> [Request]: Edit the material from the line containing "How far away" through the end of the material, inclusive, replacing "ceiling beam" with "roof beam" and leaving everything else unchanged.

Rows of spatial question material
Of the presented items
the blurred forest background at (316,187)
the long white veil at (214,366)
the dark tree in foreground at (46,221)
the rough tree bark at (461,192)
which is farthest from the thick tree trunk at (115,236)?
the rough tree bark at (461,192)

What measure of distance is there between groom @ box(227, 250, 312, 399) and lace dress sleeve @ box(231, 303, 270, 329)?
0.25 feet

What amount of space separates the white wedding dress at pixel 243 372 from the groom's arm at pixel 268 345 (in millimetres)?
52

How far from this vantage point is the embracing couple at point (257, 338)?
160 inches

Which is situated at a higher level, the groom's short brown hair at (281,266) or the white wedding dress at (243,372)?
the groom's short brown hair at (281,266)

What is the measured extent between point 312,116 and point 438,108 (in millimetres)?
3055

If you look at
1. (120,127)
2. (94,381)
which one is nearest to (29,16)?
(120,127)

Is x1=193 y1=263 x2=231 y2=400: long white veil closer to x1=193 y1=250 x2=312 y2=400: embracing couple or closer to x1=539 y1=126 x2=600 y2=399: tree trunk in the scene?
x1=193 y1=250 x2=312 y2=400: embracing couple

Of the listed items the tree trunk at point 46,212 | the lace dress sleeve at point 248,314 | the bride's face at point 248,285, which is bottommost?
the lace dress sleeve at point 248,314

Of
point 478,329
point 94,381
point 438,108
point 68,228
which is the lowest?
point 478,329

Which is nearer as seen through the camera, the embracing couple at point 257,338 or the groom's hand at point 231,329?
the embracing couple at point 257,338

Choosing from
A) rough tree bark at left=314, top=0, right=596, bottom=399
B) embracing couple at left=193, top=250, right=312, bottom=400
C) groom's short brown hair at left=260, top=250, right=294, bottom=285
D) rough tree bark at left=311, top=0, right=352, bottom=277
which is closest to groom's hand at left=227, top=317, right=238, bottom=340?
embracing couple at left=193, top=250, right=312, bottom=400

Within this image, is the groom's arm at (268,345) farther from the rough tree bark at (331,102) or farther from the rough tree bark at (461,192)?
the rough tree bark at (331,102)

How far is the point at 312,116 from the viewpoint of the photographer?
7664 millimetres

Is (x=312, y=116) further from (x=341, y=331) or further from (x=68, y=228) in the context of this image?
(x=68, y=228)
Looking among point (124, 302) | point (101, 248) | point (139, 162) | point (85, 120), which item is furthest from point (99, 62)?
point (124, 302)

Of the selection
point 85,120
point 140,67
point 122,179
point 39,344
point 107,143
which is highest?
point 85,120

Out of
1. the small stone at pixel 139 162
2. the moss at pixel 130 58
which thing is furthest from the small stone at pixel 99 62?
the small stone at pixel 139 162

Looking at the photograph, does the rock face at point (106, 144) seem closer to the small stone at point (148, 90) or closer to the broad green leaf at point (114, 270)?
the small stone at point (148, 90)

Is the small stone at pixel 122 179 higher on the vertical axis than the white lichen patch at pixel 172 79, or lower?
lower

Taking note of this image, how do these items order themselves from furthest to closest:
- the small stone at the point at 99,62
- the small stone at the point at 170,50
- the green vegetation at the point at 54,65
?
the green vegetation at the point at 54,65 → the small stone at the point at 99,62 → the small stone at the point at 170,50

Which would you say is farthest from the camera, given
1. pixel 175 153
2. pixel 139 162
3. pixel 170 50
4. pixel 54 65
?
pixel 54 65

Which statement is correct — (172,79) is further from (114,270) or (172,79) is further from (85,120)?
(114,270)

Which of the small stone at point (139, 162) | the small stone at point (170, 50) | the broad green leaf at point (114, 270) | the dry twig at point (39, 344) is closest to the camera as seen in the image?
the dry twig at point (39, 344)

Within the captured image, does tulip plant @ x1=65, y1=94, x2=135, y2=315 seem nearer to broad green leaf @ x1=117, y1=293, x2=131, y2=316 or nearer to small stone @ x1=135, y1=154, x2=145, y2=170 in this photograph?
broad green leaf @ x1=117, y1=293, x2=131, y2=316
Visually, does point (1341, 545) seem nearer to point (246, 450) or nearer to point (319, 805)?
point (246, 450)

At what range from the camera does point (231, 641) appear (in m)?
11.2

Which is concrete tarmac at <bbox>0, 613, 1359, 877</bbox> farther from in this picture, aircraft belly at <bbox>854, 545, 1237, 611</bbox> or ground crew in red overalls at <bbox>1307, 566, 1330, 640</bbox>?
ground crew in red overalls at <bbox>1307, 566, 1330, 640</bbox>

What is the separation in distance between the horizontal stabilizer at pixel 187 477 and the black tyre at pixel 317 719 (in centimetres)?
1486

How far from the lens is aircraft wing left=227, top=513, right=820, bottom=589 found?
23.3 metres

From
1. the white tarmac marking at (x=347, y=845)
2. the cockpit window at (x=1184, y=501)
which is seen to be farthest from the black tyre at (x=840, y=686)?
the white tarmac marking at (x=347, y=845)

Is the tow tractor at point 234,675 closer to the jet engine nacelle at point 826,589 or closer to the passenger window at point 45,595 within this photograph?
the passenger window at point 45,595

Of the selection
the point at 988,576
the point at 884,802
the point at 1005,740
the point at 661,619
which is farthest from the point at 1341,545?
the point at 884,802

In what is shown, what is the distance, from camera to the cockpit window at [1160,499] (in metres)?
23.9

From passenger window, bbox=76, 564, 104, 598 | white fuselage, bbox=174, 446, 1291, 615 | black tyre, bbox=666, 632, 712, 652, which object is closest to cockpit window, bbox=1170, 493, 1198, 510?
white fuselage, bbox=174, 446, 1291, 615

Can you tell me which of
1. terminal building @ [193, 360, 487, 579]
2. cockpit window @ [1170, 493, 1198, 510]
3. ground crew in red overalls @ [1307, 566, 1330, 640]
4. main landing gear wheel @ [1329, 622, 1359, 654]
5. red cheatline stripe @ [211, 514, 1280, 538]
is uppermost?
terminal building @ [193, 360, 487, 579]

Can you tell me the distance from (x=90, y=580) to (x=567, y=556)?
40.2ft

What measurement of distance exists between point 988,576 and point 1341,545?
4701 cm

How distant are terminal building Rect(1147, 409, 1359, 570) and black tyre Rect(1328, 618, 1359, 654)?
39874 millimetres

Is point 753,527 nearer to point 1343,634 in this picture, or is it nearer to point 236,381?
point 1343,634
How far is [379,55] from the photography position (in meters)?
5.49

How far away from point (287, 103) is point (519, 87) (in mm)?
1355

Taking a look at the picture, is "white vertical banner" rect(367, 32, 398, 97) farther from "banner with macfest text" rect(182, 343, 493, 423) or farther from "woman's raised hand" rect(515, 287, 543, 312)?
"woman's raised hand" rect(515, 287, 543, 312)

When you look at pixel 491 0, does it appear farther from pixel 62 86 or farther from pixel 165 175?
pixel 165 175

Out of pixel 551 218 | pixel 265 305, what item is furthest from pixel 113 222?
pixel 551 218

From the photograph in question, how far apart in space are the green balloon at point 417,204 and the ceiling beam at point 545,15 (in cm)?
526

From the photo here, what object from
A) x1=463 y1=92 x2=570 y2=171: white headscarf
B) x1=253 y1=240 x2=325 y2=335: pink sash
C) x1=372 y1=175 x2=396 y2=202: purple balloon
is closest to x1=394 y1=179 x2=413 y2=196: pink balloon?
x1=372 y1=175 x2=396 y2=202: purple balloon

> [Output of the exercise]:
How far away from point (287, 103) is point (519, 87) (in mm)?
1355

Taking a look at the picture, is "white vertical banner" rect(367, 32, 398, 97) farther from "banner with macfest text" rect(182, 343, 493, 423) or farther from "woman's raised hand" rect(515, 287, 543, 312)?
"woman's raised hand" rect(515, 287, 543, 312)

When you look at pixel 491 0, does it appear farther from pixel 62 86 or farther from pixel 165 175?
pixel 165 175

Out of pixel 551 218 | pixel 265 305, what item is furthest from pixel 113 222?
pixel 551 218

From the photograph in question, how far apart in space are the green balloon at point 417,204 and the roof beam at point 545,15 (in cm)?
526

From the photo here, what object from
A) x1=463 y1=92 x2=570 y2=171: white headscarf
B) x1=253 y1=240 x2=325 y2=335: pink sash
C) x1=372 y1=175 x2=396 y2=202: purple balloon
is closest to x1=394 y1=179 x2=413 y2=196: pink balloon?
x1=372 y1=175 x2=396 y2=202: purple balloon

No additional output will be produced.